Y eso es lo que llevó a cabo con una delicadeza inesperada, después de hacer beber a su paciente una taza de vino al que había añadido unos granos de opio que Ganseville se encargó de ir a buscar a la botica. No por ello resultó la operación menos dolorosa. Después, Sylvie se sumió en un sueño poblado de pesadillas mientras Beaufort, su escudero y Corentin partían de nuevo para llevar a cabo su expedición punitiva contra La Ferrière. Sylvie no supo nada del consejo de guerra que celebraron y que concluyó con la decisión de hacerla pasar por muerta y, a fin de ocultarla mejor, llevarla a Belle-Isle, un lugar donde no se les ocurriría buscarla a los esbirros de Richelieu.
Sylvie guardaba aquel viaje en su corazón como su recuerdo más precioso, a pesar de que se encontraba todavía débil y dolorida, aunque ya no febril. Iba sola con François en uno de los carruajes de los Vendôme y, durante todo el trayecto, él tuvo la mano de ella en la suya cuando no tomaba a Sylvie entre sus brazos para aliviar sus angustias y el terrible sentimiento de vergüenza que la torturaba. La jovencita alegre, risueña, fácilmente irritable, tierna y maliciosa, se había convertido por culpa de Laffemas en una mujer lastimada, angustiada, enferma de pena por su conciencia de haber sido envilecida y por juzgarse en adelante indigna de aquel cuyo amor, pese a la diferencia de rango, había esperado llegar a conquistar desde su primera infancia…
Con una intuición de la que muchos le habrían creído incapaz, Beaufort adivinó lo que pasaba en el interior de la que consideraba una hermana pequeña, y se esforzó a lo largo de todo el camino en luchar contra los negros demonios que la asaltaban, explicándole que seguía siendo la misma, que lo que había padecido no era una tacha para ella, como sucedería si hubiese sido violada en una ciudad tomada por asalto por los bárbaros, que debía considerar nulo su matrimonio con La Ferrière puesto que había sido obligada a consentir, no había sido consumado y, de todas maneras, el hombre en cuestión había desaparecido de entre los vivos. Debía pensar sobre todo en curarse, física y moralmente. Y él estaba allí, siempre estaría allí, para ayudarla. Y además, ella iba a conocer Belle-Isle…

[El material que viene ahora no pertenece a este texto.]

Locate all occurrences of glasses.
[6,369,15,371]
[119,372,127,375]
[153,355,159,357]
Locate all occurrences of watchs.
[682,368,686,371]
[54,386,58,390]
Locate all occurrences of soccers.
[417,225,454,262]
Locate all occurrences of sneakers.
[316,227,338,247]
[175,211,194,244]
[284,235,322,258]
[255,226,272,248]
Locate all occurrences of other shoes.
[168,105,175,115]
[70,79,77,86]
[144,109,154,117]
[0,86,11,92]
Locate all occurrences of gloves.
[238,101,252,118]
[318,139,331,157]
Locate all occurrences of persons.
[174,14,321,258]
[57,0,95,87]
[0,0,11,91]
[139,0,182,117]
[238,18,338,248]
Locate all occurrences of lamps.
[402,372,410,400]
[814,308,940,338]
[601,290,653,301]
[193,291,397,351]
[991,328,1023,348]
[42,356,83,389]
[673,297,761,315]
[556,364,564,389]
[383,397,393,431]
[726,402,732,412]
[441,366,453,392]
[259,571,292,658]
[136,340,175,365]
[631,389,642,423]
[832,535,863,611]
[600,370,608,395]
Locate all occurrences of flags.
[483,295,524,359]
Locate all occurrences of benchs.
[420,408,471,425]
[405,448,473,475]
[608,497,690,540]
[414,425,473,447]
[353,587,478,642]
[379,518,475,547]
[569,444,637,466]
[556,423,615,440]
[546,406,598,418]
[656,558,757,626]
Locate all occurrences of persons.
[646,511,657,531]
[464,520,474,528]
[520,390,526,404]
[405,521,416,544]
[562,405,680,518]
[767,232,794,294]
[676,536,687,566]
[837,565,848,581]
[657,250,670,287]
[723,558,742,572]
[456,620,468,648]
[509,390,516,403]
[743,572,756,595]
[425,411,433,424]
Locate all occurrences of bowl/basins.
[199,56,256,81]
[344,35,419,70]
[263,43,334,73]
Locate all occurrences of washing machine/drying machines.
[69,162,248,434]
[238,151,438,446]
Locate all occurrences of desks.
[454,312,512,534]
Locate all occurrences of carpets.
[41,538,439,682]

Divinas palabras que ella escuchaba con delicia pero sin creer demasiado en ellas, ya que conocía el entusiasmo que ponía François en todo, en particular cuando se encontraba bajo el influjo de una emoción intensa, y porque sabía que la reina era dueña de su amor y de sus sentidos. E incluso la perspectiva de vivir en aquella isla tan amada por él no llegaba a consolarla porque, una vez tranquilizado acerca de su suerte, él la dejaría. Volvería a marcharse, aunque sólo fuera para vengarla del abominable Laffemas…
Sin embargo, Belle-Isle la encantó. El inicio de la primavera, tan frío y húmedo en el continente, florecía ya en aquella tierra de clima suave. Se encontraban allí árboles desconocidos y grandes extensiones de retama que la iluminaban incluso cuando el cielo estaba gris. Ella supo también enseguida que iba a compartir la pasión de François por el mar. Tal vez, en efecto, el exilio que le imponía el destino sería menos cruel frente al océano cuyas extensas olas cambiantes venían a romper al pie de los roquedos de granito.
La acogida de que fue objeto la entusiasmó menos. No porque fuera desagradable, al menos por parte del duque Pierre, afable y generoso; pero desde el primer momento tuvo la impresión de no gustar a Catherine de Gondi. Por mucho que la joven duquesa declarara que la fugitiva podía permanecer en su casa todo el tiempo que deseara, lo hizo como expresión de un deber cristiano, no siguiendo el impulso de la simpatía. Y eso a pesar de que no supo toda la verdad respecto de Sylvie.
Tal vez François puso un calor excesivo en su alegato en favor de Sylvie, y su actitud fue interpretada como el eco de una pasión; el caso fue que Sylvie sorprendió un relámpago de malestar bajo las cejas súbitamente fruncidas de la joven duquesa que, en el instante inmediatamente anterior, la acogía con benignidad. ¿Estaba también ella enamorada de su antiguo compañero de infancia, de la lejana época en que los Vendôme pasaban en Belle-Isle algunas semanas de veraneo?